Fixado em R$ 13,41, o valor máximo do pedágio da primeira rodovia a ser concedida à iniciativa privada do novo pacote de concessões do governo Dilma Rousseff pode ser reduzido a partir de mudanças nas exigências iniciais previstas no edital, que entra em consulta pública nesta terça (14).
Segundo um técnico do governo, o edital mantém, por exemplo, a regra de exigência de duplicar as rodovias no prazo de cinco anos, criticada pelo setor privado.
O valor do pedágio pode cair caso o governo, ao final da consulta pública, concorde com alterações nesta regra, ampliando o prazo, o que é visto como possível.
Uma das opções seria aumentar o prazo de duplicação de cinco para sete anos. Outra, criar um gatilho: a duplicação só começaria quando o tráfego na rodovia atingir determinada demanda que tornasse o investimento viável.
O edital colocado em consulta pública é para a concessão de um trecho das rodovias BR-476/153/262/480, que liga Chapecó (SC) à região metropolitana de Curitiba (PR), em um trecho de 493 km. O valor do pedágio fixado em R$ 13,415 é quase três vezes superior à média dos pedágios federais das concessões mais recentes.
Segundo a Folha apurou, um dos fatores que determinaram a fixação do valor maior foi a necessidade de aumentar a taxa de retorno da concessão de 7,2% para 9,2% ao ano.
Os empresários do setor de concessões reivindicavam um aumento da taxa de retorno para, pelo menos, 10%.
O processo de audiência pública recolhe sugestões de interessados, de moradores e empresários das regiões por onde a estrada vai passar. Ele deve terminar em agosto.

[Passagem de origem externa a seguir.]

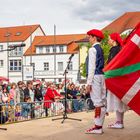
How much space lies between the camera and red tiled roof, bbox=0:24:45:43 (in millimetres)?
73688

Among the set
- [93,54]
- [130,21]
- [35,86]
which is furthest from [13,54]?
[93,54]

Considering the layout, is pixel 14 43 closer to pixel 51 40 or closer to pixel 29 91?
pixel 51 40

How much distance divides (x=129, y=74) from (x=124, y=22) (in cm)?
7451

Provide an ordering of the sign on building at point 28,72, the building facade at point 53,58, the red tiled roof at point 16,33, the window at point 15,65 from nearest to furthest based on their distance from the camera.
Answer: the sign on building at point 28,72 → the building facade at point 53,58 → the window at point 15,65 → the red tiled roof at point 16,33

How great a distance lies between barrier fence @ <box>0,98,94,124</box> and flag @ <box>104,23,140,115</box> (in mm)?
4886

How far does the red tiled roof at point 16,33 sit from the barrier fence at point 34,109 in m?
57.3

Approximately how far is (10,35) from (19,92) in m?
62.4

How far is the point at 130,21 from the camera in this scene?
7925 cm

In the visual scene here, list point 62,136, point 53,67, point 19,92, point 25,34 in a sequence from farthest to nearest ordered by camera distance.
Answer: point 25,34 → point 53,67 → point 19,92 → point 62,136

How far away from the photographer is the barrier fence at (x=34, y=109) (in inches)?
435

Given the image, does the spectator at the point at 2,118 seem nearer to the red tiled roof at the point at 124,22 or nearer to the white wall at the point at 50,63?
the white wall at the point at 50,63

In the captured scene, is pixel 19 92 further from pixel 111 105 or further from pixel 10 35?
pixel 10 35

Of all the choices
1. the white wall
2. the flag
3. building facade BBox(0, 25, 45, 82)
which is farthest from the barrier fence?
building facade BBox(0, 25, 45, 82)

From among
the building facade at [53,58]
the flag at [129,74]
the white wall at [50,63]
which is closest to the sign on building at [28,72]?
the flag at [129,74]
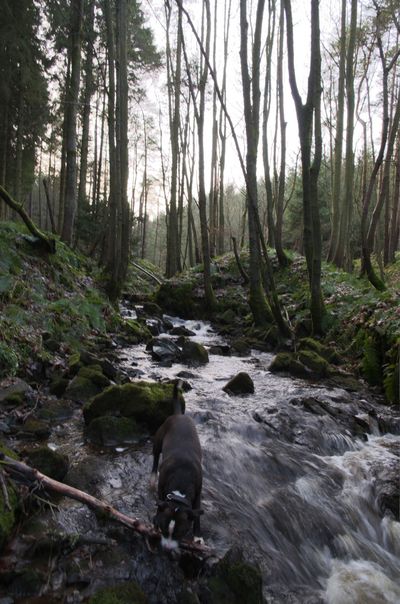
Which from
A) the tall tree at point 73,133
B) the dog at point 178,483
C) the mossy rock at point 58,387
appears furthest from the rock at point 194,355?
the tall tree at point 73,133

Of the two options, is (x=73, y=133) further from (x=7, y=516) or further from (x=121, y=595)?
(x=121, y=595)

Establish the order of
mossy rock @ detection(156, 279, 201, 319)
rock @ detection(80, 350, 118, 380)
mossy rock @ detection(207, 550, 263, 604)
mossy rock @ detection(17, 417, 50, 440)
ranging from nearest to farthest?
mossy rock @ detection(207, 550, 263, 604)
mossy rock @ detection(17, 417, 50, 440)
rock @ detection(80, 350, 118, 380)
mossy rock @ detection(156, 279, 201, 319)

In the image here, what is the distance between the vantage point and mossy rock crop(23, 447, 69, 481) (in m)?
3.84

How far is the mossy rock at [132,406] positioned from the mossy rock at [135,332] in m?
5.18

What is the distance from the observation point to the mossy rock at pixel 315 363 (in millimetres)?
8875

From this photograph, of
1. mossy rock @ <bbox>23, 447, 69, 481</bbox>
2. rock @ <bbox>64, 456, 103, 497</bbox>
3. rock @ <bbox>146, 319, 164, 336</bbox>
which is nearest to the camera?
mossy rock @ <bbox>23, 447, 69, 481</bbox>

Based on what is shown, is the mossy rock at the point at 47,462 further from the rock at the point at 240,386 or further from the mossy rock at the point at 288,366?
the mossy rock at the point at 288,366

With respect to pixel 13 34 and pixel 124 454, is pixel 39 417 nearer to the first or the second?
pixel 124 454

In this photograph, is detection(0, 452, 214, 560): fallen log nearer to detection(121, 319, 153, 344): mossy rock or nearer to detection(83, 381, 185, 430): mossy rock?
detection(83, 381, 185, 430): mossy rock

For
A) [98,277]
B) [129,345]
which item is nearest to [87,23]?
[98,277]

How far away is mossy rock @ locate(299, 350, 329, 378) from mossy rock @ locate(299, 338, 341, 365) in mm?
418

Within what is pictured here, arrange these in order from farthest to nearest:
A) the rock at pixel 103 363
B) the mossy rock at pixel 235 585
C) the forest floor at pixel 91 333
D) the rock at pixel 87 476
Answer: the rock at pixel 103 363, the forest floor at pixel 91 333, the rock at pixel 87 476, the mossy rock at pixel 235 585

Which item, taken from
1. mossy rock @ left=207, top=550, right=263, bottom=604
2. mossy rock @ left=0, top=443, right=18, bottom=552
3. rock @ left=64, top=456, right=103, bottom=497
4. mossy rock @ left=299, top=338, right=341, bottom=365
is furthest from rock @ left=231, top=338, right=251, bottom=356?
mossy rock @ left=0, top=443, right=18, bottom=552

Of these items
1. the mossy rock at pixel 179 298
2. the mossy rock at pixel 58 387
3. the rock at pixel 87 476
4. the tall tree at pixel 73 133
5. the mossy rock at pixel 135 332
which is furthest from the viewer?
the mossy rock at pixel 179 298
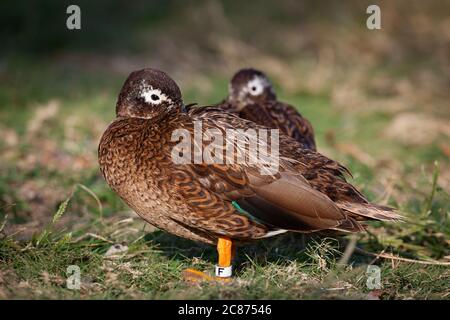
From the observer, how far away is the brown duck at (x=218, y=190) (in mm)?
3969

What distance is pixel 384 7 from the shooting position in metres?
11.1

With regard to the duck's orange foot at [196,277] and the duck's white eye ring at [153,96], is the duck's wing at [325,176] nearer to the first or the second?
the duck's white eye ring at [153,96]

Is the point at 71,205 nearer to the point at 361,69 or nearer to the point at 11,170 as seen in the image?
the point at 11,170

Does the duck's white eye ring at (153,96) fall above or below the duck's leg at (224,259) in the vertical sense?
above

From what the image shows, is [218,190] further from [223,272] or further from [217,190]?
[223,272]

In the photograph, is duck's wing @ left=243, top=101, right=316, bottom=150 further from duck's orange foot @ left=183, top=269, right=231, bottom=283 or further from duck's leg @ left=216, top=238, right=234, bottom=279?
duck's orange foot @ left=183, top=269, right=231, bottom=283

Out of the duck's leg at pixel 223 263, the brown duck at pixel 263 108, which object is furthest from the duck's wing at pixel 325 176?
the duck's leg at pixel 223 263

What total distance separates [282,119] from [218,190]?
1.55 meters

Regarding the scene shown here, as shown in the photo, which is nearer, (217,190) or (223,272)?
(217,190)

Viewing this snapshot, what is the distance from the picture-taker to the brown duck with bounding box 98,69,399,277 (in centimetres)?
397

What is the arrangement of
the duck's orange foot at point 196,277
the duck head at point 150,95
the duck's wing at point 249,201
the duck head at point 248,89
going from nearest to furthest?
the duck's wing at point 249,201
the duck's orange foot at point 196,277
the duck head at point 150,95
the duck head at point 248,89

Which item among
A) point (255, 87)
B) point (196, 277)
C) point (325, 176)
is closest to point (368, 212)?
point (325, 176)

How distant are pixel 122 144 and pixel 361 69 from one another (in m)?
6.11

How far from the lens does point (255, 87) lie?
6203 mm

Essas contribuições são analisadas pelo governo e são feitas mudanças no edital que vai de fato regular o leilão. Depois dessa etapa, o governo envia uma proposta ao TCU, que autoriza ou não a realização da disputa.
Só depois dessa autorização, o edital definitivo é divulgado e os interessados começam a preparar suas propostas para o leilão.